The real money over the longer term still will be made in places where English isn’t the first language. But the emerging-market superstars of a few years ago—Brazil, Russia, India, China, South Africa; the BRICS—no longer are growing in a straight line north. China is slowing as Beijing attempts to orchestrate a soft landing from years of unsustainably fast economic growth. Brazil and Russia are in recession; South Africa’s GDP will expand a mere 1.3% in 2016, according to the IMF. These three countries were hit hard by the collapse of commodity prices. India alone retains some shine. It now is the world’s fastest-growing major economy, advancing at an annual rate of about 7.5%.

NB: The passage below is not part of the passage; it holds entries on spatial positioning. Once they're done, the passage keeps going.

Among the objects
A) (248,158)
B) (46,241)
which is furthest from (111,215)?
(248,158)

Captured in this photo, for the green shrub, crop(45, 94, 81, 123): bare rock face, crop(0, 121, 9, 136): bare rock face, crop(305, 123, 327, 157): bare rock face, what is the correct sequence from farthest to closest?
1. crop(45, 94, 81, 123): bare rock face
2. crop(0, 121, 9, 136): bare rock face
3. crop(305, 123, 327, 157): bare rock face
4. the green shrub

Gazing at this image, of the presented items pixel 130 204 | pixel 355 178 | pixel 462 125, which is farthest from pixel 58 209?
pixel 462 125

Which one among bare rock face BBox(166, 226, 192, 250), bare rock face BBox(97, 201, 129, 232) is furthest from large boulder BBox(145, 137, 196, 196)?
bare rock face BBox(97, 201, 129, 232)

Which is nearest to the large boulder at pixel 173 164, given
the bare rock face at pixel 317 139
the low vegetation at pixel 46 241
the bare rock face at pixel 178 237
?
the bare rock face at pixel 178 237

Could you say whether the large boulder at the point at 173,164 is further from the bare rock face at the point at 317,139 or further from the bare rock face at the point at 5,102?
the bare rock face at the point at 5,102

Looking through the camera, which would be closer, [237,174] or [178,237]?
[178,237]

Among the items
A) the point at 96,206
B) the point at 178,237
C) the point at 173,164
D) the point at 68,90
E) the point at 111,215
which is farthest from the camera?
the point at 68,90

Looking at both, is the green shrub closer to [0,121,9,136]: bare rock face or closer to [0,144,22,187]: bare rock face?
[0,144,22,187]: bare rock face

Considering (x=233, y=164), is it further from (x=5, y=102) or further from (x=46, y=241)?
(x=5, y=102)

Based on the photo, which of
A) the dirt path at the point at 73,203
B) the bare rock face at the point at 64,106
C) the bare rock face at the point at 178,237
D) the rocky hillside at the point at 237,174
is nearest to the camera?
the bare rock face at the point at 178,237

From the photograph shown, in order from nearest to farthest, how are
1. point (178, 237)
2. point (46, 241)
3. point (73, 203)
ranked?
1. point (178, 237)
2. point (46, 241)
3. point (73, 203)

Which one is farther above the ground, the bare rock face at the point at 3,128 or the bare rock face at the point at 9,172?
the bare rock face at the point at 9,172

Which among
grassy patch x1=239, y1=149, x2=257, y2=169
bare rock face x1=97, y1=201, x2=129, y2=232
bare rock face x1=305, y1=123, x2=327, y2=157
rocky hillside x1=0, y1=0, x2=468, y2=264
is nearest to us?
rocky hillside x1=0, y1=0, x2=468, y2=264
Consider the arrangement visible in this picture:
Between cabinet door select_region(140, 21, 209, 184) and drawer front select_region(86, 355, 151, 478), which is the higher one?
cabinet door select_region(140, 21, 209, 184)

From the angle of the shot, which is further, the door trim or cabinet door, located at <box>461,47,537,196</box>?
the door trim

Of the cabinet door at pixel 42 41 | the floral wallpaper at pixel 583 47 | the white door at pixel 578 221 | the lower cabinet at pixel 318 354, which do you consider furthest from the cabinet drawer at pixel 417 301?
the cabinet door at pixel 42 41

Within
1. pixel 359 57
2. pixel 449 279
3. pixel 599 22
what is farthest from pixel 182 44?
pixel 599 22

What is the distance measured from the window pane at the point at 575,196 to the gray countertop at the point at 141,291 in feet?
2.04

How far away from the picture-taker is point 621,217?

The collapse of oil prices and other commodities hasn’t helped Canada, either. It has wiped out wealth that could otherwise be used to finance expansion and technological upgrades. The Canadian dollar has weakened to about 75 cents against the U.S. currency, making Canadian goods and services relatively cheaper on the world market, but boosting the cost of investing abroad. The U.S. economy won’t startle anyone with its vigour, but it does seem to found decent momentum. That’s good for Canada, at least in the short-term.

This is a tricky environment. Hodgson and the Conference Board are in the midst of an assessment of whether Canadian companies are up to the challenge. “Our preliminary assessment is they are not,” Hodgson said in a commentary earlier this month. He laments the dismal amount of money Canadian executives spent on their companies in recent years. Now they either are struggling to keep up with orders or unable to approach new markets. “It is primarily the responsibility of businesses, not policy makers, to up their game through investment,” Hodgson said.